One cannot help but be impressed with these young people. Their aspirations do not seem any different from those of the youth in other parts of the world. Their existence vouches for the simple truth that the human desire for freedom and self-fulfillment cannot be eradicated by the intense pressure of a politicized education and environment.

Critical Context

When Aksyonov published A Ticket to the Stars in 1961, he was one of many young writers dedicated to blazing new paths in Soviet literature, introducing themes and styles which until then were considered taboo. To be sure, the freedom emerging in the late 1950’s and early 1960’s was a relative one—writers could still not express themselves as freely as they wished—but the change was noticeable. Aksyonov played a significant part in this process with several short stories and novels, A Ticket to the Stars being perhaps the most important among them. His contribution included the use of a livelier and freer style. The dialogue is much more true to life and full of previously impermissible slang, although it is toned down considerably in translation. The author did not feel compelled to pattern his plot or characters after the prescriptions of Socialist Realism. Most important, the novel is not a period piece; it has lost little of its charm and pertinence with time.

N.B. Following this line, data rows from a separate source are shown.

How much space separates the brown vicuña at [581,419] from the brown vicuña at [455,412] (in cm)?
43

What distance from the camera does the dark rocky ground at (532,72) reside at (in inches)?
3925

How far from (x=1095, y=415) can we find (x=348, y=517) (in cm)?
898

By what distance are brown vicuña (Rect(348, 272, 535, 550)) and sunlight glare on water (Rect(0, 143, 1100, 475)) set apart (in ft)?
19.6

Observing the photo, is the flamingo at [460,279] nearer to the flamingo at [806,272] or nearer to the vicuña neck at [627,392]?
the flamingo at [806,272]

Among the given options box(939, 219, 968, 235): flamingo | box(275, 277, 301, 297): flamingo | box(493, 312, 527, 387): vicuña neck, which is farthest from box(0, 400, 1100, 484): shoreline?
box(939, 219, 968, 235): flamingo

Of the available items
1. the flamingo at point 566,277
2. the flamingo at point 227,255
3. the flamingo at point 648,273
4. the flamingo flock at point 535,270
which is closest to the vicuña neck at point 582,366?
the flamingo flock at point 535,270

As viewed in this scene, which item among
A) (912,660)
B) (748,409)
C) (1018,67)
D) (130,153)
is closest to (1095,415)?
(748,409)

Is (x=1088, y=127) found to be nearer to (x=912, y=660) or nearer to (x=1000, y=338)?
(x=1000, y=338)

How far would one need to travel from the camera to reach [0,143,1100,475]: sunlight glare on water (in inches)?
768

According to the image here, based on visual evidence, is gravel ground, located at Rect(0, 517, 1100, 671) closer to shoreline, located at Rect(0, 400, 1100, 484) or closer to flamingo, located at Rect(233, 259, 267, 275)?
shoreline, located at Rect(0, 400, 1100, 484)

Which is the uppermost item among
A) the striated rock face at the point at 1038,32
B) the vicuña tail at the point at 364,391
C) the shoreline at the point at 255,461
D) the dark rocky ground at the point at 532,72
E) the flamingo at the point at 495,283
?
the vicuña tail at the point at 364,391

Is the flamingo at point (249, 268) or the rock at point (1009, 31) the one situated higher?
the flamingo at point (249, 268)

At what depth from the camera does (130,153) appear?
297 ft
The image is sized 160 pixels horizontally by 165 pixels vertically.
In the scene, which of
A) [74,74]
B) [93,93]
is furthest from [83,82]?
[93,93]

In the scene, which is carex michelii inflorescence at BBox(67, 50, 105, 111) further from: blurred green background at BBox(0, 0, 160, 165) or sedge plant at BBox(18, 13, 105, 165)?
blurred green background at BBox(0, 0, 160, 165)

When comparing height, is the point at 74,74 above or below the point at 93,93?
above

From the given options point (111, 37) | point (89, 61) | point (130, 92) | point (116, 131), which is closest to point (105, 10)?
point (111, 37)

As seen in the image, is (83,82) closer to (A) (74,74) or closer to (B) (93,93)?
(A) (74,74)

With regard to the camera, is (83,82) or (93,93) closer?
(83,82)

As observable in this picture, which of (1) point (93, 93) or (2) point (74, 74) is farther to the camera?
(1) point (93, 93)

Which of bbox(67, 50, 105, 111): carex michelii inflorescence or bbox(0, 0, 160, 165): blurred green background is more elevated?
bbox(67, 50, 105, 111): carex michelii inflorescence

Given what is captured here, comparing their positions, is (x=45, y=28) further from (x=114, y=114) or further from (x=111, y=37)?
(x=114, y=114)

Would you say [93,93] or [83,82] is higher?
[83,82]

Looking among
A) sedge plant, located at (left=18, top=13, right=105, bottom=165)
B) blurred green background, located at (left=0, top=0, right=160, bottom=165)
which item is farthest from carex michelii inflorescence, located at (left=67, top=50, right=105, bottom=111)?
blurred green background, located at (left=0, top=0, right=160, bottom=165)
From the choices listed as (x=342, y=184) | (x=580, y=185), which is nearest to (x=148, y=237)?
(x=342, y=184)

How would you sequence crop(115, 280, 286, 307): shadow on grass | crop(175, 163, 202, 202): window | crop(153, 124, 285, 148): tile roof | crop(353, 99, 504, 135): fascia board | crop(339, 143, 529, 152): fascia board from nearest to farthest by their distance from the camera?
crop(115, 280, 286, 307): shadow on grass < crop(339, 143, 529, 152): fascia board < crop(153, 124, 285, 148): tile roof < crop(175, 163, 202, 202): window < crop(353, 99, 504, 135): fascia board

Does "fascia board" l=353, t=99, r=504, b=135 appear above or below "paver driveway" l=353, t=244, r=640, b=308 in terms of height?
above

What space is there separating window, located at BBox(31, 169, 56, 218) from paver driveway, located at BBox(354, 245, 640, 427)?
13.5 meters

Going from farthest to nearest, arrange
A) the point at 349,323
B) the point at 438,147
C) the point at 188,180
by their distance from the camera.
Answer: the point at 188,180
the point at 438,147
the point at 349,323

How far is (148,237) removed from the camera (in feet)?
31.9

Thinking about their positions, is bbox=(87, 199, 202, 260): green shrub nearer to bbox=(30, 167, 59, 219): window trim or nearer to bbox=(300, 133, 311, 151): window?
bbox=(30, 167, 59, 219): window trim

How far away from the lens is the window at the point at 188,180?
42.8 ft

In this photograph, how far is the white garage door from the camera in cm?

Aksyonov eventually paid the price for his efforts to free Soviet literature from its confines. Forced to emigrate in 1980, he settled in the United States. Although Aksyonov’s later works are bolder, more experimental, than A Ticket to the Stars, this novel retains its significance as the first successful work of an unmistakable talent.

Bibliography

Clark, Katerina. The Soviet Novel: History as Ritual, 1981.

Gaev, A. “The Decade Since Stalin,” in Soviet Literature in the Sixties, 1964. Edited by Max Hayward and Edward L. Crowley.

Meyer, Priscilla. “Aksyonov and Stalinism: Political, Moral, and Literary Power,” in Slavic and East European Journal. XXX (Winter, 1986), pp. 509-525.

Mozejko, Edward, Boris Briker, and Per Dalgard, eds. Vasiliy Pavlovich Aksenov: A Writer in Quest of Himself, 1986.

Richardson, Maurice. “Dragooned,” in New Statesman. LXIII (1962), pp. 804-805.